A block of data
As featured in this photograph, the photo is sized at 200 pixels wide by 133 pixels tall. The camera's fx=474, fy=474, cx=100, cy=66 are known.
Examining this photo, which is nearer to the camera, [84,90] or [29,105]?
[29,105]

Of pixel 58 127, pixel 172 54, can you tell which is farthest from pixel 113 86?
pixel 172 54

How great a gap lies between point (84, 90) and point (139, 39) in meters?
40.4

==

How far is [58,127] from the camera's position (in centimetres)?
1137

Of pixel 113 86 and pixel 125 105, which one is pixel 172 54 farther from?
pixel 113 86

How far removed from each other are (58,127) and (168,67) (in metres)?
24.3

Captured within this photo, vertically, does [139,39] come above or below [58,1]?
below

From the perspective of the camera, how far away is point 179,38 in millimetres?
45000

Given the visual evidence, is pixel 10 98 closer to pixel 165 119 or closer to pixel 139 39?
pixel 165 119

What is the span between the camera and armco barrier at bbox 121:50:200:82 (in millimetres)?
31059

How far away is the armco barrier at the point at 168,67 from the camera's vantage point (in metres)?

==

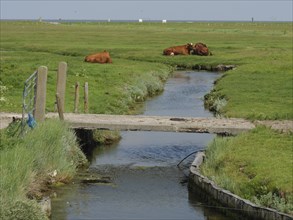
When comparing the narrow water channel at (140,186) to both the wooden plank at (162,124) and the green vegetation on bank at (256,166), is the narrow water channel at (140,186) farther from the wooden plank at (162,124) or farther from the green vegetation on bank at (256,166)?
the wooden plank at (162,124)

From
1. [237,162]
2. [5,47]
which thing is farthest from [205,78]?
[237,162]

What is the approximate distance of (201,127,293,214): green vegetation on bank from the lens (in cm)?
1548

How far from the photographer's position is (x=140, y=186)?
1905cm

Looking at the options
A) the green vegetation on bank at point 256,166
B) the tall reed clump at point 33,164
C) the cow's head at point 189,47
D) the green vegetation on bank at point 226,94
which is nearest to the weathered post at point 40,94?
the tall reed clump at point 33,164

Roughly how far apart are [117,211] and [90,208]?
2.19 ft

### Exercise prompt
Please list every line in the material above that contains the word "this". Case counts.

### Solution
As featured in this photograph, the photo is sized at 200 pixels wide by 133 pixels tall. The camera's fx=474, fy=474, cx=100, cy=66 are known.
Examining this photo, which is nearer to the camera, [84,90] or [29,105]?
Captured within this photo, vertically, does [139,39] come above or below [58,1]?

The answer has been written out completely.